— start Document extract —

In Tune with Elgar
Malvern Hills, Worcestershire
by Sarah Shuckburgh
Sarah Shuckburgh returns to
the hills she wandered as a child and is moved by the
views that inspired Britain’s greatest composer.
Music fills my head as I plod up the steep slopes of the
Worcestershire Beacon. I scarcely notice the punishing
gradient, nor the chilly wind whipping my hair against my
cheek. At the top I swig from my bottle of sparkling Malvern
water, while Elgar’s Nimrod blasts out over the immense
Severn Vale towards the distant, green-grey Cotswold hills.
The harmonies embrace the genteel town of Great Malvern just
below the Beacon, and float over the village of Broadheath,
where Elgar was born, and on to the city of Worcester. I
turn and look west, and now the notes capture the rural
beauty of Herefordshire, its rolling hills, tiny fields and
untidy hedgerows unchanged since Elgar’s time. At my feet,
gorse, bracken and comfrey quiver in time to the music. When
I look up, even the grey clouds are dancing. Elgar fills the
universe.

— end Document extract —
— start Given information —

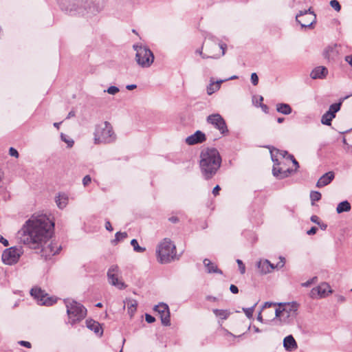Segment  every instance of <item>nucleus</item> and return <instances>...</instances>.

— end Given information —

[Work to complete]
Rewrite the Malvern Hills passage from the words "In Tune with" through "green-grey Cotswold hills.", putting "still" in place of "sparkling".

[Answer to the task]
In Tune with Elgar
Malvern Hills, Worcestershire
by Sarah Shuckburgh
Sarah Shuckburgh returns to
the hills she wandered as a child and is moved by the
views that inspired Britain’s greatest composer.
Music fills my head as I plod up the steep slopes of the
Worcestershire Beacon. I scarcely notice the punishing
gradient, nor the chilly wind whipping my hair against my
cheek. At the top I swig from my bottle of still Malvern
water, while Elgar’s Nimrod blasts out over the immense
Severn Vale towards the distant, green-grey Cotswold hills.